Après sa libération, Lise London devient Secrétaire de l’Union des Femmes Françaises (UFF). En 1949, elle part à Prague avec ses enfants pour rejoindre son mari, Arthur London, devenu vice-ministre des Affaires étrangères. Un troisième enfant, Michel, vient au monde en 1950. Son mari est arrêté en janvier 1951 et condamné à l’issue du procès stalinien, le Procès Slansky. Il figure parmi les rares accusées qui échappent à la peine capitale. La famille retourne en France.
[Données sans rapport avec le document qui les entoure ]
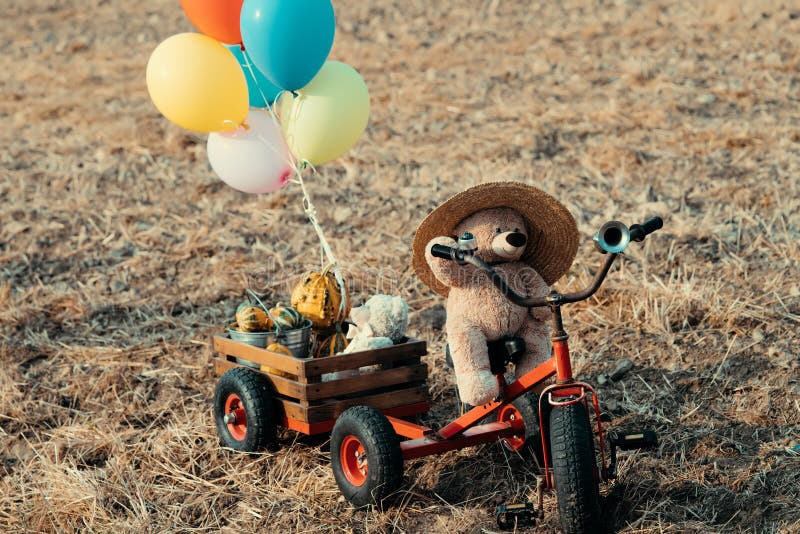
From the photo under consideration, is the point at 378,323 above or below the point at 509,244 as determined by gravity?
below

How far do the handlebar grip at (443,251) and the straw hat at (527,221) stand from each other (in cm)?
23

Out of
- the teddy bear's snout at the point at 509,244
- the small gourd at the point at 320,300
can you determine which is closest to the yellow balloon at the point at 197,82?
the small gourd at the point at 320,300

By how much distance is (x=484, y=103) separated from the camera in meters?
9.70

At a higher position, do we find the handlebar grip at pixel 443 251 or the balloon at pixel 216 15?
the balloon at pixel 216 15

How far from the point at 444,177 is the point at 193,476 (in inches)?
161

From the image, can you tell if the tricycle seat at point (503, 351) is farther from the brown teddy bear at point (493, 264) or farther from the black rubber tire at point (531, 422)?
the black rubber tire at point (531, 422)

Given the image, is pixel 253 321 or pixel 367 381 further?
pixel 253 321

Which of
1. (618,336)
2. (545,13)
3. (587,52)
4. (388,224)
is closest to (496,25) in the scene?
(545,13)

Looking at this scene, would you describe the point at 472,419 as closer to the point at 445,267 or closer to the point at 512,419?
the point at 512,419

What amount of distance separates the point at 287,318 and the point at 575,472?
167cm

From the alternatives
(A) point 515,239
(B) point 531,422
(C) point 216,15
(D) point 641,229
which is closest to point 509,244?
(A) point 515,239

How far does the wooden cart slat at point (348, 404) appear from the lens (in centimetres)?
409

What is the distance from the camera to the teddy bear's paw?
3709mm

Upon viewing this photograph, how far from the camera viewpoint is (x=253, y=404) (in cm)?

En 1968, Arthur London est réhabilité et le gouvernement tchèque lui remet la plus haute distinction d’Etat.
Lise London est l’auteur de plusieurs ouvrages « Le Printemps des Camarades » et « Souvenirs de Résistance, la Mégère de la rue Daguerre ». Elle est co-auteur avec son mari du livre « L’aveu ». En 1996, elle obtient la Citoyenneté d’Honneur d’Espagne, au titre d’ancienne combattante de la Guerre d’Espagne. Elle est Commandeur dans l’Ordre de la Légion d’Honneur.
Lise London vit à Paris.
Lise London a été astreinte à un travail d’esclave dans le kommando de Hasag-Leipzig, un camp extérieur de Buchenwald.